2004 mobile phone model

The 6620 is a mobile phone created by Nokia, announced in 2004, running on Series 60 2nd Edition and the Symbian operating system. It was the first EDGE-capable phone for the Americas' market.

It is a version of Nokia's 6600 smartphone for the North American market, with all the features of the 6600 such as the VGA camera, MultiMediaCard slot, Bluetooth and color screen, but with a change to the North American GSM frequencies, newer version of Nokia Series 60 v2 with Feature Pack 1 (the original 6600 had common Series 60 v2 without Feature Packs), the doubling of internal RAM, the addition of Nokia's new Pop-Port connector, the inclusion of stereo sound, and a new EDGE capability, effectively giving it double the download speeds of contemporary General Packet Radio Service (GPRS)-equipped phones. Although not officially designed as a successor, it replaced the Nokia 3620 in the Cingular Wireless (now AT&T Mobility) lineup shortly after their acquisition of AT&T Wireless Services.

Excerpted records:
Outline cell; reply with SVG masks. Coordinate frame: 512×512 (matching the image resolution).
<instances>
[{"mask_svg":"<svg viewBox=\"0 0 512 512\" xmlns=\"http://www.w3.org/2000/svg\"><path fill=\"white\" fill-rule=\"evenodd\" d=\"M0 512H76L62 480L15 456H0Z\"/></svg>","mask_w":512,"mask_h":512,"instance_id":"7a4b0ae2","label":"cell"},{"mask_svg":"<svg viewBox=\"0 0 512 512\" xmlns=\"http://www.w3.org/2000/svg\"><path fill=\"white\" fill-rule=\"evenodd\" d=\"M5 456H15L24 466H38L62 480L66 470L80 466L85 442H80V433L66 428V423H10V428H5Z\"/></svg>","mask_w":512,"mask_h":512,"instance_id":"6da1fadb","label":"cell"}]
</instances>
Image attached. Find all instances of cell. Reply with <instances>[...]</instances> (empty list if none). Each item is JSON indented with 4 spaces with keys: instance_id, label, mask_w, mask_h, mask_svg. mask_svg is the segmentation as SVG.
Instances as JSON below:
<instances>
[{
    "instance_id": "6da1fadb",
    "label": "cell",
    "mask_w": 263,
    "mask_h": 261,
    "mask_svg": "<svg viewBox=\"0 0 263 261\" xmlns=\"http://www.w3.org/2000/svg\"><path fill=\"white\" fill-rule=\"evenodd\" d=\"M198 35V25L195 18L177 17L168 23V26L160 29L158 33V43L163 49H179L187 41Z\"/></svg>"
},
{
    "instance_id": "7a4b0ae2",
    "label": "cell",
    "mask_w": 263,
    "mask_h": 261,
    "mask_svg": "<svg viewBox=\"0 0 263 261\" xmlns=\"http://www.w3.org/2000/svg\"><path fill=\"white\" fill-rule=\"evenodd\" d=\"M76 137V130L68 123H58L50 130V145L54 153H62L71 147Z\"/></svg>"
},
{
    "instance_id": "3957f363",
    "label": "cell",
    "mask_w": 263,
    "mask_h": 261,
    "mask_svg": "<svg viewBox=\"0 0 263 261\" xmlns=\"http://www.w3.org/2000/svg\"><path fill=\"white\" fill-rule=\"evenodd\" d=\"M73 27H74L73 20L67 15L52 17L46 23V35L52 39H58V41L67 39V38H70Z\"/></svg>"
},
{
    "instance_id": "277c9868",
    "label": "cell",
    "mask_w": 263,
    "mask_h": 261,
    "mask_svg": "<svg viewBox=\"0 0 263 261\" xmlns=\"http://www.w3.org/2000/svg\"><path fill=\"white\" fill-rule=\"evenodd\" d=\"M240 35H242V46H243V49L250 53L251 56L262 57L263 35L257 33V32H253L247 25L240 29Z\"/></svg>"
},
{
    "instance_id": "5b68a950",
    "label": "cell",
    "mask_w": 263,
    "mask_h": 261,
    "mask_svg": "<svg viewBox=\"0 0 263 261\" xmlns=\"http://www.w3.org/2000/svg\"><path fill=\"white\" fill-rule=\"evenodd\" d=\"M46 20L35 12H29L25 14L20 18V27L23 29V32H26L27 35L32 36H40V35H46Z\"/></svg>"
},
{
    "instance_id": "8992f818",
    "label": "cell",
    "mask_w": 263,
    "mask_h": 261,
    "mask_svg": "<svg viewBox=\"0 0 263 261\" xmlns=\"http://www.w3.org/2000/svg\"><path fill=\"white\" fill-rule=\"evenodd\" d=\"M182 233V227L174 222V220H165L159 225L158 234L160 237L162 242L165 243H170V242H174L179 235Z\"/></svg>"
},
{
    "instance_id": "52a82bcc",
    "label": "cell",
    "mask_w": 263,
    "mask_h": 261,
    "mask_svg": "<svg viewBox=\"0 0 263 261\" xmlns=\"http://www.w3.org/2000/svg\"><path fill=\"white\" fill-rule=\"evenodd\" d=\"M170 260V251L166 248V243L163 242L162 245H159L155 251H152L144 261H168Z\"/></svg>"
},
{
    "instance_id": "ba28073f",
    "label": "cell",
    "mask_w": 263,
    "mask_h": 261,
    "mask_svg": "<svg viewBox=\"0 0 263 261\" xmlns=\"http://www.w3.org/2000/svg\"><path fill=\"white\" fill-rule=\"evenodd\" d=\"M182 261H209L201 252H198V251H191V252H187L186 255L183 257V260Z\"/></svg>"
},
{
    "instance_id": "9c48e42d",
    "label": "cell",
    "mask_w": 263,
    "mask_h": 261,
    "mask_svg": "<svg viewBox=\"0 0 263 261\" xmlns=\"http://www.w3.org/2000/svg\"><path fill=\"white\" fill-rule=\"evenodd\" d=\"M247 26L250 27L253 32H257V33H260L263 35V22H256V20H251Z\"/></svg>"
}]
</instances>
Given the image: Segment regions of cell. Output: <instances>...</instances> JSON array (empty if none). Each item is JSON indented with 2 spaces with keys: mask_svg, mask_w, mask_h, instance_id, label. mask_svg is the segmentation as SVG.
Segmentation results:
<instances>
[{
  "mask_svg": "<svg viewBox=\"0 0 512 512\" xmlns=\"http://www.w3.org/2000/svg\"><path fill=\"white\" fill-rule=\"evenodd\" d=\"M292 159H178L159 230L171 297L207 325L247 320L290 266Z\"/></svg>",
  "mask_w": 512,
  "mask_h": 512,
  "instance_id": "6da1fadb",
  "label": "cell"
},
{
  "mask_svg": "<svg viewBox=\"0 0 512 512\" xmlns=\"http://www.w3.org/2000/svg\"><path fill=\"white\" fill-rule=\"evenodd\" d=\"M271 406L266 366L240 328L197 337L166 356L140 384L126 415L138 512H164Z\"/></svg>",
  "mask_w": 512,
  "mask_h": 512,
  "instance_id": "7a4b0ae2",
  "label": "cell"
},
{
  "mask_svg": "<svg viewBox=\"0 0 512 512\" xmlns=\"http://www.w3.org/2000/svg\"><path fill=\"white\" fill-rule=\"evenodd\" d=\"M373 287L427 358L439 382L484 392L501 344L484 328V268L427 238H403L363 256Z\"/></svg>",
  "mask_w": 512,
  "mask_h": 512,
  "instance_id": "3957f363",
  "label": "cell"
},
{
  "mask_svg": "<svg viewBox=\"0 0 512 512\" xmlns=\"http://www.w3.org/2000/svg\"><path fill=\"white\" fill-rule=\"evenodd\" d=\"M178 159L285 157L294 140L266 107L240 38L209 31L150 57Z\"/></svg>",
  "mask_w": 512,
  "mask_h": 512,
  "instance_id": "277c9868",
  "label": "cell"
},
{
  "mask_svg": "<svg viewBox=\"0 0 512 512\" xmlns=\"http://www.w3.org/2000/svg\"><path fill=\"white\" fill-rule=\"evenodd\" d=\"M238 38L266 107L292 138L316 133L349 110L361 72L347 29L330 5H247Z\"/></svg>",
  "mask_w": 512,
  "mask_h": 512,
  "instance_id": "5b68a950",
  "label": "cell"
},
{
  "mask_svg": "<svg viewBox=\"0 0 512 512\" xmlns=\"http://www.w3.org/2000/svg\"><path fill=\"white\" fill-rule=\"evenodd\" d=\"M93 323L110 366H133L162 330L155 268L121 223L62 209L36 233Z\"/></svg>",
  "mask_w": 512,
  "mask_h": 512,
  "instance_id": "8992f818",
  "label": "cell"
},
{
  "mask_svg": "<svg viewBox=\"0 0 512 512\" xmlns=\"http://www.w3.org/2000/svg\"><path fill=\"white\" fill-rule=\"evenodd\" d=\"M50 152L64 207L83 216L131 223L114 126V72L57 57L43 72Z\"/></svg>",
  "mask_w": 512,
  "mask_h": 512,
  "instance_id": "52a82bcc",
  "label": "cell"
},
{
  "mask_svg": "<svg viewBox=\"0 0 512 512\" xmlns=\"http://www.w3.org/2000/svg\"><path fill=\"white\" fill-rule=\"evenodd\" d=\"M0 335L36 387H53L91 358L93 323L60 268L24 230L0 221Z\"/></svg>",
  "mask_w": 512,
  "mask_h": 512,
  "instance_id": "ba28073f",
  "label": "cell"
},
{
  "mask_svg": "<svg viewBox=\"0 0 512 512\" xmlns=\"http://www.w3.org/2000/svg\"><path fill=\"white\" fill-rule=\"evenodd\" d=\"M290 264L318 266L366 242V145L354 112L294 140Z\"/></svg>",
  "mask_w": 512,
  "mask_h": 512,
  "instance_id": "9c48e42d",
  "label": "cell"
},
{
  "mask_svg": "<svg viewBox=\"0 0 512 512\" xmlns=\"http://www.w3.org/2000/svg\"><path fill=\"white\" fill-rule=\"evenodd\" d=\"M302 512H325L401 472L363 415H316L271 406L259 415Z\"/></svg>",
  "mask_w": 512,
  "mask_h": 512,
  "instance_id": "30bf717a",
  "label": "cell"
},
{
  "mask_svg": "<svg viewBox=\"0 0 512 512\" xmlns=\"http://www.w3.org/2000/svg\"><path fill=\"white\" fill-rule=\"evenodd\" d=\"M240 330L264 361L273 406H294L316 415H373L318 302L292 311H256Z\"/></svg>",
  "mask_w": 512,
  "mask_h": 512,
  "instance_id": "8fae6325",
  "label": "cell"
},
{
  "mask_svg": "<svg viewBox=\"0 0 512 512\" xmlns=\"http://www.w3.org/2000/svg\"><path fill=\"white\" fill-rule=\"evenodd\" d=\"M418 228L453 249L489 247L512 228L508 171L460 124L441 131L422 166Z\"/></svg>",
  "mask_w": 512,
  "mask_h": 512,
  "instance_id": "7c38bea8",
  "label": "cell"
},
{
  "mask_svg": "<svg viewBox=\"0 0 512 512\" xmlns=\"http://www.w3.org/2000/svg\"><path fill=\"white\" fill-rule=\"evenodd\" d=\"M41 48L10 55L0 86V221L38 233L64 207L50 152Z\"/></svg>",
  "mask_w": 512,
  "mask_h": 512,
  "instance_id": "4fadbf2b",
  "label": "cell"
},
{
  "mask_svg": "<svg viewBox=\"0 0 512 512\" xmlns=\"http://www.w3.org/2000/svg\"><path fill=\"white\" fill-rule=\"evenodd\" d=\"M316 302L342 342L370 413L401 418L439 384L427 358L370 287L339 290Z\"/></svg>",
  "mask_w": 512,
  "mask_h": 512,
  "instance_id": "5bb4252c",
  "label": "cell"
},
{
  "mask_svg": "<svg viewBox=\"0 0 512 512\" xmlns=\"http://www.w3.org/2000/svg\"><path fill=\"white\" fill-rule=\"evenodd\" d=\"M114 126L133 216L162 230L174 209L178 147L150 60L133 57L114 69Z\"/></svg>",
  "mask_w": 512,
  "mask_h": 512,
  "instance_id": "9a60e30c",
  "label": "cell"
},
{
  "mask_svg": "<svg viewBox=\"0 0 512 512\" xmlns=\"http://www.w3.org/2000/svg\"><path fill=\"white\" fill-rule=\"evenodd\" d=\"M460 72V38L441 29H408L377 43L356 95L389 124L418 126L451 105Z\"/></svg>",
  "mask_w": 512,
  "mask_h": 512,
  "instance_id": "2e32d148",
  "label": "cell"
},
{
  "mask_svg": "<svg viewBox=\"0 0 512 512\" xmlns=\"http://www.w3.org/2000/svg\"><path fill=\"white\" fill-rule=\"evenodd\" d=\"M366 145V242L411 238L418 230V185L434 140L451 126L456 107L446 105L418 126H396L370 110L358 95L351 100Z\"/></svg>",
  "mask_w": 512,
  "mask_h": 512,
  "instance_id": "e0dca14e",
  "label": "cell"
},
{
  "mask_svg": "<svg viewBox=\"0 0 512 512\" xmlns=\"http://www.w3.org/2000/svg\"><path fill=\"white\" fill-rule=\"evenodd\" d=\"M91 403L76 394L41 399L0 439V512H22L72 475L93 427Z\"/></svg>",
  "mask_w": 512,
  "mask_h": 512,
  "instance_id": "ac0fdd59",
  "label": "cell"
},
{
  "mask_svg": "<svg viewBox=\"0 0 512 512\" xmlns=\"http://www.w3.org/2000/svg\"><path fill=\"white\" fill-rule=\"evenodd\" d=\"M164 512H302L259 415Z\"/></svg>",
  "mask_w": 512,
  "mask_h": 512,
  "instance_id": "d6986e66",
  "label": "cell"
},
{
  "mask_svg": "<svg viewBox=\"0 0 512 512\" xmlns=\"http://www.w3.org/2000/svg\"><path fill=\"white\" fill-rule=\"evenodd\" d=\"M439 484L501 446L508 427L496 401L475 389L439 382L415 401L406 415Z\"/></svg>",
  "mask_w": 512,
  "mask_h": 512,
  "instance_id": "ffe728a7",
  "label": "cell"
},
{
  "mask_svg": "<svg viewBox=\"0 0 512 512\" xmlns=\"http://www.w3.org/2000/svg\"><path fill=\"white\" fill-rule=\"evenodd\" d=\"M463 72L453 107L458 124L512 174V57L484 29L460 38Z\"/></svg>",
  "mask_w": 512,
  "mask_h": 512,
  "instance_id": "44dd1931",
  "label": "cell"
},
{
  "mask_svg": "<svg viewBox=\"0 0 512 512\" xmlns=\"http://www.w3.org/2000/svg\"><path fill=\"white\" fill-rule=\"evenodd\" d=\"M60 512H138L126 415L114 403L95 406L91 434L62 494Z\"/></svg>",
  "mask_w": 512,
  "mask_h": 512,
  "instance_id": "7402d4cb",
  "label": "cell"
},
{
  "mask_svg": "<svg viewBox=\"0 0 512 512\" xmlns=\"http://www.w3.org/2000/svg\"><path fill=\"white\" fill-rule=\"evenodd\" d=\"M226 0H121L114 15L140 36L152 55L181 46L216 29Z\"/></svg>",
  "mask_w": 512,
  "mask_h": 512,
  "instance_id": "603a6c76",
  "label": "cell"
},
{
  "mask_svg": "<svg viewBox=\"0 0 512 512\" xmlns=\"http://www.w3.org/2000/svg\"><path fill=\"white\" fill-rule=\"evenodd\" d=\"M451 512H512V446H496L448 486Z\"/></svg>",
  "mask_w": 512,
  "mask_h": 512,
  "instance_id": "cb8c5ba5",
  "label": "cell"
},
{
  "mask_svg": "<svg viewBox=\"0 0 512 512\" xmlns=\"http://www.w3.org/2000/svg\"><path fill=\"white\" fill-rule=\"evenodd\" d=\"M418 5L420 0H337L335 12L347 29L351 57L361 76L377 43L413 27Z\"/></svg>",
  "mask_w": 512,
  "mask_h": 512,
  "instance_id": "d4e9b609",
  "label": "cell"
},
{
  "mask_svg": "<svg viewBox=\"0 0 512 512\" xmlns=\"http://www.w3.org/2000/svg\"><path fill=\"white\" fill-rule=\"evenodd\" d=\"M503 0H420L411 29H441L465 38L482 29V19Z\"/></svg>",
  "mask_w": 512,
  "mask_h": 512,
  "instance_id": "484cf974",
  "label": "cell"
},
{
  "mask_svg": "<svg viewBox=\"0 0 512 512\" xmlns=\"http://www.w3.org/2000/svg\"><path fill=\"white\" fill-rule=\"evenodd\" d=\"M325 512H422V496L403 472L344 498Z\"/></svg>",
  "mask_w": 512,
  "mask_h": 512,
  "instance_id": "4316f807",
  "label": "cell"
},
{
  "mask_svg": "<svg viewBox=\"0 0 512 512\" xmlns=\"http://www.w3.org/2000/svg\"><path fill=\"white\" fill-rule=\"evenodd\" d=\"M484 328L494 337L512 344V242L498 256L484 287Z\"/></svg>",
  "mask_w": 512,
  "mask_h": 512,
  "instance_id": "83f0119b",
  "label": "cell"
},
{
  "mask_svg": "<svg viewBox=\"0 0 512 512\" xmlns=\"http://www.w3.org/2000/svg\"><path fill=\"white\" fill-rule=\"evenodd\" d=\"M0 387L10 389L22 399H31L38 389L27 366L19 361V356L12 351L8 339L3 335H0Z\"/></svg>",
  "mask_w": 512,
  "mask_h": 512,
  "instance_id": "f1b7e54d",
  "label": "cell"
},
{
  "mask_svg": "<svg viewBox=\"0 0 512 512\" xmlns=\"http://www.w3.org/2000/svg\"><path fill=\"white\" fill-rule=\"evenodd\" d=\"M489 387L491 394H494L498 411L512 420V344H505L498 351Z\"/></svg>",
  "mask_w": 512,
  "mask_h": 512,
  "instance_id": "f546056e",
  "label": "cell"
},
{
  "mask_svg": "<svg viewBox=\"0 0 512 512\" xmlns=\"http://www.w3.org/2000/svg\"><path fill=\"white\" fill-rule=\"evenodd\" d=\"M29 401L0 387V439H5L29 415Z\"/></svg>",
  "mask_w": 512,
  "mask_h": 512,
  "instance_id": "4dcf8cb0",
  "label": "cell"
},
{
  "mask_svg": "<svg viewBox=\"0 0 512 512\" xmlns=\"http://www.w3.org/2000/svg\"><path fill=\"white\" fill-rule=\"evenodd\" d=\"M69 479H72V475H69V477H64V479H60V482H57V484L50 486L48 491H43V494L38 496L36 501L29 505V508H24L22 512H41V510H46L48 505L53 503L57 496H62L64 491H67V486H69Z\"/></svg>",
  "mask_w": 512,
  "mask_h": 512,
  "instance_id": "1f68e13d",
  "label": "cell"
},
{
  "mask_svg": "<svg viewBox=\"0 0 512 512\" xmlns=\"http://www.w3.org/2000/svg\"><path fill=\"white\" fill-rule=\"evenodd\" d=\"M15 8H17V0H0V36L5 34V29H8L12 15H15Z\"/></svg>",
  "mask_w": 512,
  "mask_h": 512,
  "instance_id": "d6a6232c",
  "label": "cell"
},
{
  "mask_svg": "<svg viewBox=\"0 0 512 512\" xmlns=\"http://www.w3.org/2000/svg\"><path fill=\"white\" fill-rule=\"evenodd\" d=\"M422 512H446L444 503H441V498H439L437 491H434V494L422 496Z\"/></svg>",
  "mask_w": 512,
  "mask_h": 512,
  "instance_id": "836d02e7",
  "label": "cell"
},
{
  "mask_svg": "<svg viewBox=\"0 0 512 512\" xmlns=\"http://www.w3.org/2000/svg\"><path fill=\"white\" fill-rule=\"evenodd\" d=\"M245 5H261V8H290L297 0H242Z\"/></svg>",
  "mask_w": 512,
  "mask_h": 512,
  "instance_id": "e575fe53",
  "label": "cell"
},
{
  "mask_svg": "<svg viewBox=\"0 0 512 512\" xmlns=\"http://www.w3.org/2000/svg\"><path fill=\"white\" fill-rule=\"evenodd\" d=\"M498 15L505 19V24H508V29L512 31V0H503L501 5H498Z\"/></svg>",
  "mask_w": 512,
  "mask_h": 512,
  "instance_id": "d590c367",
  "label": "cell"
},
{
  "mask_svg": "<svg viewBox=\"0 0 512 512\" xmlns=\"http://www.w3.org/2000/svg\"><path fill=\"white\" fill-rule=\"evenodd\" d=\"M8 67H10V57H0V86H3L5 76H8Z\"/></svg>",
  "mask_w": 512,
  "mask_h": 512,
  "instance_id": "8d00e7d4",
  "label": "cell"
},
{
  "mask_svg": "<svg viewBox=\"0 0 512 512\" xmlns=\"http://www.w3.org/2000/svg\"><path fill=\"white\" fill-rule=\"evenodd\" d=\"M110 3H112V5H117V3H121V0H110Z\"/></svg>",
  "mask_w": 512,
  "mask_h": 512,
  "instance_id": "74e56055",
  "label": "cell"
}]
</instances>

Tasks to carry out:
#1 Summarize the Nokia 6620 text in two sentences.
#2 Rewrite the stretch of the Nokia 6620 text from "It is a version" through "AT&T Wireless Services.", swapping "smartphone" out for "handset".
#3 According to the Nokia 6620 text, which phone did the 6620 replace in the Cingular Wireless lineup?
The material comes from a separate source unrelated to the Nokia 6620 text.

Task-by-task outputs:
#1 The Nokia 6620 is a mobile phone announced in 2004 that runs Series 60 2nd Edition on the Symbian operating system, and it was the first EDGE-capable phone for the Americas' market. A North American version of the Nokia 6600, it adds North American GSM frequencies, Feature Pack 1, doubled internal RAM, a Pop-Port connector, stereo sound and EDGE, and it replaced the Nokia 3620 in the Cingular Wireless lineup.

#2
It is a version of Nokia's 6600 handset for the North American market, with all the features of the 6600 such as the VGA camera, MultiMediaCard slot, Bluetooth and color screen, but with a change to the North American GSM frequencies, newer version of Nokia Series 60 v2 with Feature Pack 1 (the original 6600 had common Series 60 v2 without Feature Packs), the doubling of internal RAM, the addition of Nokia's new Pop-Port connector, the inclusion of stereo sound, and a new EDGE capability, effectively giving it double the download speeds of contemporary General Packet Radio Service (GPRS)-equipped phones. Although not officially designed as a successor, it replaced the Nokia 3620 in the Cingular Wireless (now AT&T Mobility) lineup shortly after their acquisition of AT&T Wireless Services.

#3 The Nokia 3620.